Patrick continuaba corriendo por pasillos que se le antojaban concéntricos.

—¿Dónde? —ladraba cada vez que pasaba junto a un estudiante que huía, su único instrumento de navegación. Veía sangre derramada y estudiantes desplomados en el suelo, pero no se permitía mirar dos veces. Subió por la escalera principal y, justo al llegar a lo alto de la misma, una puerta se abrió de golpe. Patrick se volvió hacia ella, apuntando con la pistola, en el momento en que del aula salía una joven profesora, que se hincó de rodillas con las manos en alto. Detrás del óvalo de su rostro había otros doce, inexpresivos y amedrentados. Patrick percibió un nítido olor a orina.

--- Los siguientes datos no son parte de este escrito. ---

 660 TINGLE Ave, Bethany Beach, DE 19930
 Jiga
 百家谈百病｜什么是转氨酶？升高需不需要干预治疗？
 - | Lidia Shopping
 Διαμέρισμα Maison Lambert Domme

Bajó el arma y le señaló con un gesto la escalera.

—Bajen —ordenó, pero no se quedó para ver si le obedecían.

Al doblar una esquina, resbaló sobre sangre y oyó un nuevo disparo, esta vez lo bastante fuerte como para que le retumbara en los oídos. Atravesó la puerta doble del gimnasio y recorrió con la mirada el puñado de cuerpos diseminados por el suelo, el carrito de los balones de baloncesto volcado y las pelotas inmóviles contra la pared del fondo… pero ni rastro del francotirador. Sabía, por las horas que había pasado las noches de los viernes vigilando los partidos de baloncesto del Instituto Sterling, que aquél era el final del edificio. Lo cual significaba que el agresor, o bien permanecía oculto en algún rincón de aquella cancha, o bien se había cruzado con Patrick sin que éste lo advirtiera… Y por tanto podía ser él el que hubiese arrinconado a Patrick en aquel gimnasio.

Se volvió hacia la entrada para comprobar si ése era el caso, y entonces oyó otro disparo. Fue corriendo hacia una puerta de salida del gimnasio, que no había visto en su primer reconocimiento del lugar. La puerta daba a un vestuario todo embaldosado de blanco. Bajó la vista, vio sangre en el suelo, y asomó el arma por la esquina de la pared.

Dos cuerpos yacían inmóviles en un extremo del vestuario. En el otro lado, el más próximo a Patrick, un chico delgado estaba acurrucado debajo de uno de los bancos. Llevaba unos anteojos de montura metálica que destacaban sobre su delgado rostro. Temblaba de pies a cabeza.

—¿Estás bien? —le preguntó Patrick en un susurro. No quería hablar en voz alta y delatar así su posición al tirador.

El chico se limitó a mirarle, parpadeando.